───── ОТРЫВОК ТЕКСТА ─────
Зеваки сгрудились у заграждений вокруг съемочной площадки. Там стояли все мои бывшие школьные приятели, все, кто смеялся надо мной, когда я уезжал из города. Ну а я был по другую сторону, c бейджем на груди, и страшно этим гордился. Но у меня не было желания отомстить, просто я был рад, что у меня получилось, и большинство из них в тот момент мной гордились. Кроме одного придурка.
– Эй! Там есть Ален Делон? – спросил он.
– Нет, но там есть Жан-Франсуа Стевенен и Жан-Пьер Сантье, – ответил я.
Но придурок ушел, не дослушав моего ответа.
Мое место было на съемочной площадке. Я наблюдал за всеми и старался предвосхитить малейшее движение каждого. Я заметил, что оператор, Карло Варини, начал клевать носом. Но он и сам уже нашел меня взглядом и подозвал:
– Люк, пожалуйста, ты не мог бы принести мне кофе?
И кофе был уже у него в руках.
– Два сахара, так? – спросил я.
Карло кивнул, ошеломленный скоростью моей реакции.
Я знал вкусы каждого члена съемочной группы, кто какие любил напитки и бутерброды. И хотя я был всего лишь третьим ассистентом режиссера, я знал, что, если приготовлю отличный кофе и вкусные бутерброды, группа будет в хорошем настроении, работа будет спориться, и фильм получится лучше. Так что качество фильма зависело от моих бутербродов.
─────
Кем в съемочной группе работал рассказчик, судя по отрывку про съемки фильма?
───── СТРОКИ ИЗ НАБОРА ─────
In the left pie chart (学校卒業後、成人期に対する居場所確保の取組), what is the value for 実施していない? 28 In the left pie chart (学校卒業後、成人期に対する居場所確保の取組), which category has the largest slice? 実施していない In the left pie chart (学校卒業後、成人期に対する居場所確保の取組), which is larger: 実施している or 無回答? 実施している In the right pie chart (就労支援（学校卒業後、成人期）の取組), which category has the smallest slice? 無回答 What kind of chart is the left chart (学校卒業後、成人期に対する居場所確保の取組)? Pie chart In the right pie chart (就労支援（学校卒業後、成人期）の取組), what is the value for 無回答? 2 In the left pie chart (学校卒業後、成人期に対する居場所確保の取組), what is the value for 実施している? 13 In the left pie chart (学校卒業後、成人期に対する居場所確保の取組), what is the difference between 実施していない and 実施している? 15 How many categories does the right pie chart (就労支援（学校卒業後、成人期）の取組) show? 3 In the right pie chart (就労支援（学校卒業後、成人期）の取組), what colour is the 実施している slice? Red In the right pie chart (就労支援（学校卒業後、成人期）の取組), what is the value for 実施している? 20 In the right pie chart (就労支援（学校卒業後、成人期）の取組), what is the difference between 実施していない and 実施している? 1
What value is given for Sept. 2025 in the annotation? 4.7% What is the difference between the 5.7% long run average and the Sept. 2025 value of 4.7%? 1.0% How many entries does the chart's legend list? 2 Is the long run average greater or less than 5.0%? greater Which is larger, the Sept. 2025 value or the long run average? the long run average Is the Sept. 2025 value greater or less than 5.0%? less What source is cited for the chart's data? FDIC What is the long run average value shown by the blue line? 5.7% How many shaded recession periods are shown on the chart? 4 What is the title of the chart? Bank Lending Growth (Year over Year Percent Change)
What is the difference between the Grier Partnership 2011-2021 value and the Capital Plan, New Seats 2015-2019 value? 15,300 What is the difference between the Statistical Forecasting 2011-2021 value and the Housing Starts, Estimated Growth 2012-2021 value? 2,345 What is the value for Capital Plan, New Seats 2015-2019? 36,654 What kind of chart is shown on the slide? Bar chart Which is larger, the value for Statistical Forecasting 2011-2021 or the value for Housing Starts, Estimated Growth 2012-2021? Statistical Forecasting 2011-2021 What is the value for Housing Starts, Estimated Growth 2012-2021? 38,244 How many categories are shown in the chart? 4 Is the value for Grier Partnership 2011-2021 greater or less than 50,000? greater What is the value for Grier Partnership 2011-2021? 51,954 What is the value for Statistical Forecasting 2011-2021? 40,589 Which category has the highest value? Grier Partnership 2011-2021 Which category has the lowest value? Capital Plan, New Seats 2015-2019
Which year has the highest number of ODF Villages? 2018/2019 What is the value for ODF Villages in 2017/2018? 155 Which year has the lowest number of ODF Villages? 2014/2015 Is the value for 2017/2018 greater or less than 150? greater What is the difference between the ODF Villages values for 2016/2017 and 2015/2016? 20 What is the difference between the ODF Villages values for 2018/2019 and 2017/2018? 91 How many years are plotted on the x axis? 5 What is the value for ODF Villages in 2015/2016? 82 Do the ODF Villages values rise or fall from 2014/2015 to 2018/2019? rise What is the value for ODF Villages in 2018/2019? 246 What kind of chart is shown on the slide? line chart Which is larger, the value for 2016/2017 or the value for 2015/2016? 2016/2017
─────
▶ **ГОТОВЫЙ ОТВЕТ**
Третьим ассистентом режиссера.